François Moutou, vétérinaire à l’unité d’épidémiologie à l’Afssa, analyse l’épizootie pour « le Quotidien » : «En septembre, les premiers cas recensés en Turquie sur les dindes semblaient être liés à une contamination par des oiseaux migrateurs en provenance d’Asie et en route vers des pays du sud-est de la Méditerranée. Que s’est-il passé depuis cette date pour en arriver à la situation actuelle? On peut penser, d’une part, que le dépistage a été mal conduit dans des régions où chaque famille élève des volailles pour sa propre subsistance. Dans ces conditions, la sous-notification des cas est probable. Par ailleurs, on ne peut exclure un défaut d’information de la population et l’absence de mesure d’indemnisation des volailles abattues dans le cadre d’élevage familial. On sait que les abattages d’animaux d’élevage industriels (de 20000 à 30000 depuis le mois de septembre) ont en revanche donné lieu à des indemnisations.» Actuellement, en raison de la rudesse de l’hiver turc, la plupart des volailles cohabitent avec les humains dans des conditions de promiscuité propices au passage des virus entre les espèces.
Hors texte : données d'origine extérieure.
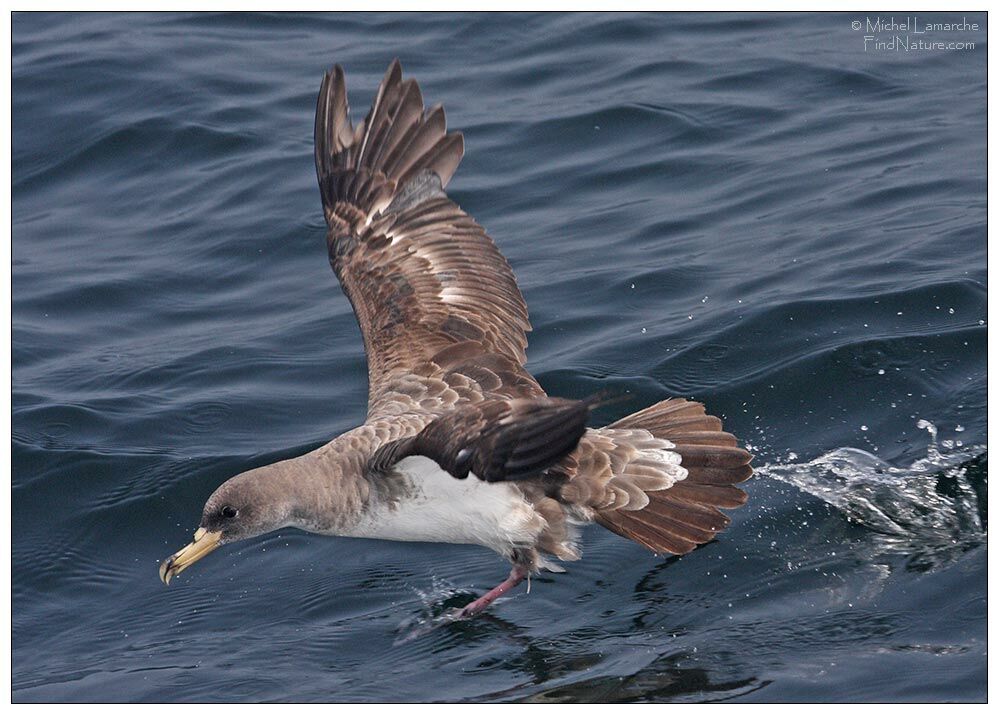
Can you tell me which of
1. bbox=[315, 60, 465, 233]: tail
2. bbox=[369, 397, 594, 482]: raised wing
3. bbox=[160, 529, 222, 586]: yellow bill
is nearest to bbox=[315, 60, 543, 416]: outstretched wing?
bbox=[315, 60, 465, 233]: tail

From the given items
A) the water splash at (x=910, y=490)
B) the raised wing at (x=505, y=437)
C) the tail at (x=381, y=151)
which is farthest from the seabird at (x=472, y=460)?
the water splash at (x=910, y=490)

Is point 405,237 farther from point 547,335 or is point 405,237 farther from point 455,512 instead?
point 455,512

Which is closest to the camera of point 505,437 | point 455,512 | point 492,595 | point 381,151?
point 505,437

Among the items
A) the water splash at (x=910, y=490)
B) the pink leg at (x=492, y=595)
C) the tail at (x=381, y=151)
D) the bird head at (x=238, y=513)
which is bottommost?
the pink leg at (x=492, y=595)

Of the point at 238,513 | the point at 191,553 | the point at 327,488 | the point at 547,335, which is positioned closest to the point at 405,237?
the point at 547,335

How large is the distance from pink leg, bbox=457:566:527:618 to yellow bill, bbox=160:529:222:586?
1.25 metres

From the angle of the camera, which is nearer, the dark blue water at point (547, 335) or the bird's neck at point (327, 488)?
the dark blue water at point (547, 335)

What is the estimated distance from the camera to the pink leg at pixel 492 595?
6902 mm

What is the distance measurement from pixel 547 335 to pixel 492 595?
2.82 metres

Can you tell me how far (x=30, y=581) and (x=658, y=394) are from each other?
148 inches

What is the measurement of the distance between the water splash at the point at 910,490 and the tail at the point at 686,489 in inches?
28.9

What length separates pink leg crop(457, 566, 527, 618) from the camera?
6.90m

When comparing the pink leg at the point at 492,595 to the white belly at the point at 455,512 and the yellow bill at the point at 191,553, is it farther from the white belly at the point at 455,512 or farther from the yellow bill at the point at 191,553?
the yellow bill at the point at 191,553

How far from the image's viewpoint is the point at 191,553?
6672 mm
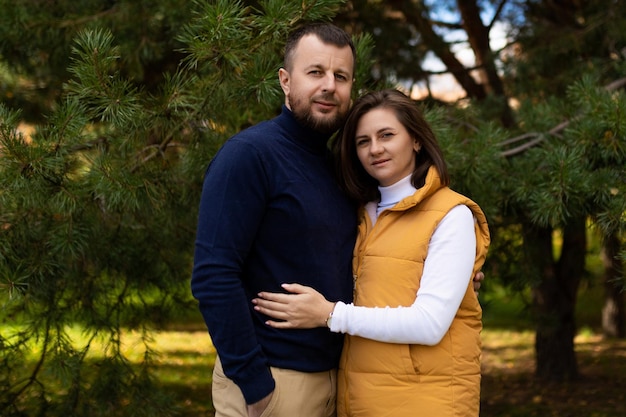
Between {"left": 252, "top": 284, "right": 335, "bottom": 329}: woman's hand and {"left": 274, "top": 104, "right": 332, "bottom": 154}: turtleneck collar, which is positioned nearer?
{"left": 252, "top": 284, "right": 335, "bottom": 329}: woman's hand

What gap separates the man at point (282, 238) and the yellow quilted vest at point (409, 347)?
0.10 m

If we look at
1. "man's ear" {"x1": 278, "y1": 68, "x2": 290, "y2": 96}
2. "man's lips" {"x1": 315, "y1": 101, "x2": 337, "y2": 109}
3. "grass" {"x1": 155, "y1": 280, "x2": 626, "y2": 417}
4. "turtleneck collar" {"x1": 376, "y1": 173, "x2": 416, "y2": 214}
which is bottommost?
"grass" {"x1": 155, "y1": 280, "x2": 626, "y2": 417}

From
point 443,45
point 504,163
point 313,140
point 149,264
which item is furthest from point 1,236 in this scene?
point 443,45

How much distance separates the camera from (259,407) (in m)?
2.03

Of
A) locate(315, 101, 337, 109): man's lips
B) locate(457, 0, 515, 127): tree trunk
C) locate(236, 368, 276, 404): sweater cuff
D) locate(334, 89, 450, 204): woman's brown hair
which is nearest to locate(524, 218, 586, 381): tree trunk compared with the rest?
locate(457, 0, 515, 127): tree trunk

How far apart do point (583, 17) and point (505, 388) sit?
3112mm

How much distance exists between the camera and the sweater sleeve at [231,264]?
6.38 feet

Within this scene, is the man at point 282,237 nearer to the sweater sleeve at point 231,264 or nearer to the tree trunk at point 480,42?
the sweater sleeve at point 231,264

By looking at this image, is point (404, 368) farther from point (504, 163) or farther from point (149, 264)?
point (149, 264)

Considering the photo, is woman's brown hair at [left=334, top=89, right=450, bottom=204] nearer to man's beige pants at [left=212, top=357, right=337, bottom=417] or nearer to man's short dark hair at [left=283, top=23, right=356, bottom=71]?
man's short dark hair at [left=283, top=23, right=356, bottom=71]

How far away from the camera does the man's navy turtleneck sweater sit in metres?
1.96

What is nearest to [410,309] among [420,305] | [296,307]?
[420,305]

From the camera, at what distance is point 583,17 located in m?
5.52

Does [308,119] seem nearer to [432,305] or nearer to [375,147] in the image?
[375,147]
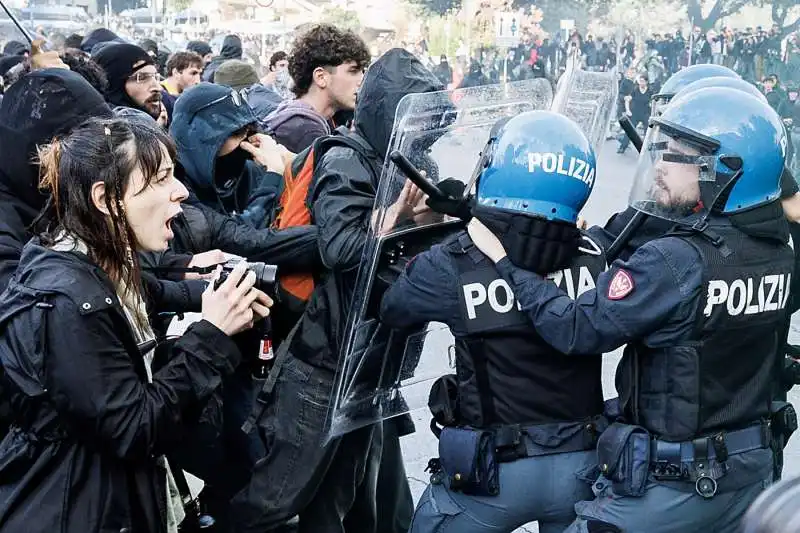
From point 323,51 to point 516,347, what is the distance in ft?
7.35

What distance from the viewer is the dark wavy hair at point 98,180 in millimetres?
2199

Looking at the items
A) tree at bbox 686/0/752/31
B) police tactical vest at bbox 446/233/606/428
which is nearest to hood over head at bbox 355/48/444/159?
police tactical vest at bbox 446/233/606/428

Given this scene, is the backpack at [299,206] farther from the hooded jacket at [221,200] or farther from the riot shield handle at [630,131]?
the riot shield handle at [630,131]

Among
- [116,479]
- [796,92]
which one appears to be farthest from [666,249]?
[796,92]

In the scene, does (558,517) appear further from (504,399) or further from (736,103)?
(736,103)

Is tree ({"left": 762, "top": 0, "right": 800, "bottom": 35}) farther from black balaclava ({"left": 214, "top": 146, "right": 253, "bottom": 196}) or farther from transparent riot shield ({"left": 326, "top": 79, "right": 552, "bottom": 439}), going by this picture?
transparent riot shield ({"left": 326, "top": 79, "right": 552, "bottom": 439})

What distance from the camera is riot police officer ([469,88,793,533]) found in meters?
2.44

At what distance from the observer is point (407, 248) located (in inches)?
114

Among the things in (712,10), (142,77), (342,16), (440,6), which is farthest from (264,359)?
(342,16)

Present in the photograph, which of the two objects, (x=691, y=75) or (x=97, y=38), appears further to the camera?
(x=97, y=38)

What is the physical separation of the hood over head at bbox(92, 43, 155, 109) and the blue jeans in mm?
3438

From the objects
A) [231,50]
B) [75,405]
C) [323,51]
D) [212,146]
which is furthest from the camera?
[231,50]

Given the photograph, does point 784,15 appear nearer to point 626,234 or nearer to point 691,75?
point 691,75

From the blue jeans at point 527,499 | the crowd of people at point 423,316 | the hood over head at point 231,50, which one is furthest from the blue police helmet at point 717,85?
the hood over head at point 231,50
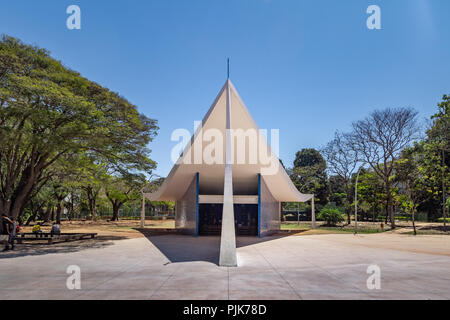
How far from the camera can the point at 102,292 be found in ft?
19.1

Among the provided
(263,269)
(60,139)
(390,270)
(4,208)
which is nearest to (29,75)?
(60,139)

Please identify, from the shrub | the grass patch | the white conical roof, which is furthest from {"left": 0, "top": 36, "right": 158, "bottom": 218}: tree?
the shrub

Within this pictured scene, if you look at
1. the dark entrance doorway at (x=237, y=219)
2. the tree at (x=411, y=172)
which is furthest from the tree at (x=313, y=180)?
the dark entrance doorway at (x=237, y=219)

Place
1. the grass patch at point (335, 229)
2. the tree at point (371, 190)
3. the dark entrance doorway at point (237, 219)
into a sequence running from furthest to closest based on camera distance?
1. the tree at point (371, 190)
2. the grass patch at point (335, 229)
3. the dark entrance doorway at point (237, 219)

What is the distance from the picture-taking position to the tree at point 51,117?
12.8m

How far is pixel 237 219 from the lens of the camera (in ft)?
83.0

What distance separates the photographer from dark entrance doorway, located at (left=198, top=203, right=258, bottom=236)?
81.1 ft

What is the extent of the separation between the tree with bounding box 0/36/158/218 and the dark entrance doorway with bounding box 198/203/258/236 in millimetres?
8900

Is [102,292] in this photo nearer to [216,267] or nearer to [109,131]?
[216,267]

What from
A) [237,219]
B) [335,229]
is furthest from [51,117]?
[335,229]

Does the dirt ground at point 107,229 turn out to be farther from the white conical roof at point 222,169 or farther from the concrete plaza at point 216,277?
the concrete plaza at point 216,277

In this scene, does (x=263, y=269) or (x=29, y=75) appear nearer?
(x=263, y=269)

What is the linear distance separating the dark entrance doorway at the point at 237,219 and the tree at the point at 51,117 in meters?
8.90
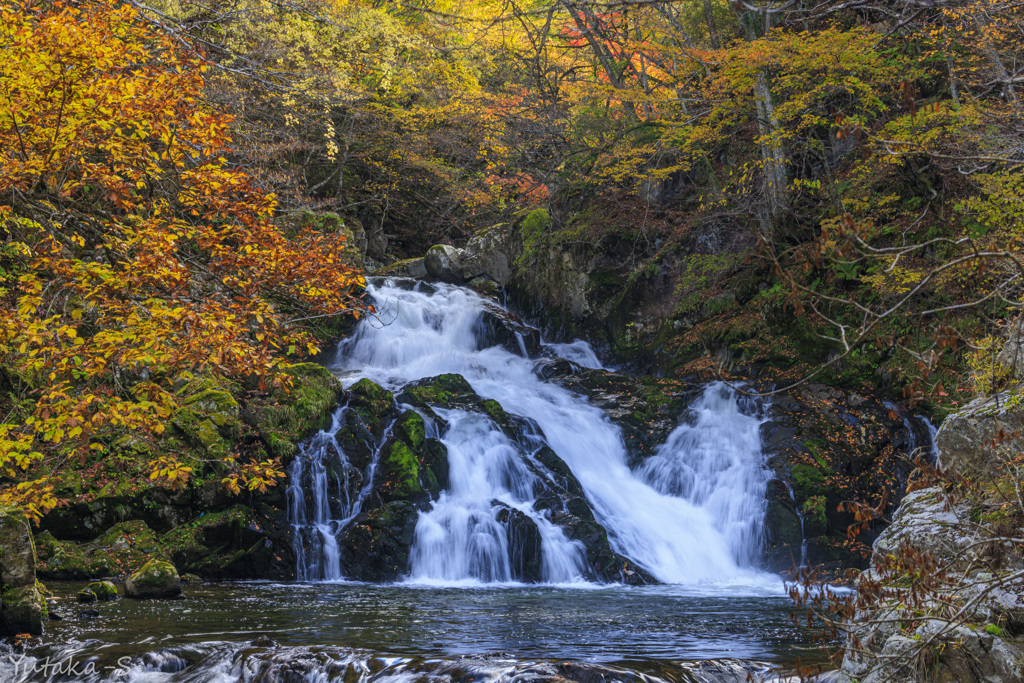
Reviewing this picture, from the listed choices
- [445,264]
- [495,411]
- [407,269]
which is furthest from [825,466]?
[407,269]

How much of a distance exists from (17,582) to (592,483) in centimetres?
842

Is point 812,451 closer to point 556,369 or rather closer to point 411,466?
point 556,369

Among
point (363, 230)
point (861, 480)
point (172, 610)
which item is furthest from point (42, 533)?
point (363, 230)

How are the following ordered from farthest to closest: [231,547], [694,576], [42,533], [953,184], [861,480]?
[953,184] < [861,480] < [694,576] < [231,547] < [42,533]

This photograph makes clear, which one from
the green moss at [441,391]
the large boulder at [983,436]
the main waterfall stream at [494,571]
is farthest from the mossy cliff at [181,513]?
the large boulder at [983,436]

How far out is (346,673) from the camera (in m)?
5.14

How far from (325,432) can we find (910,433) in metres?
10.1

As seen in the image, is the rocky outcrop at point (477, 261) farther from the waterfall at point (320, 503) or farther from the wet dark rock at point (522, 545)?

Le 8 janvier, la Société internationale des maladies infectieuses analysait la situation : «Depuis le début de l’épizootie en 2003, les cas humains surviennent en moyenne deux mois après la détection de cas animaux. La diffusion rapide du virus en Turquie devrait souligner la nécessité urgente de mettre en place des moyens d’analyse, de contrôle et d’intervention.»
Le foyer turc et l’Europe
La Commission européenne a annoncé lundi de nouvelles mesures de protection contre la grippe aviaire, interdisant l’importation de plumes non traitées en provenance des six pays voisins des zones touchées de l’est de la Turquie (Azerbaïdjan, Arménie, Géorgie, Syrie, Iran et Irak). Une équipe d’experts a été dépêchée afin d’analyser la situation épidémiologique sur place et d’aider les autorités turques à y faire face. Parallèlement, la Commission européenne a estimé qu’Ankara avait pris les « mesures nécessaires » face à la propagation de la grippe aviaire en Turquie, refusant de se joindre aux critiques qui, dans le pays, ont dénoncé une mauvaise gestion des autorités de santé.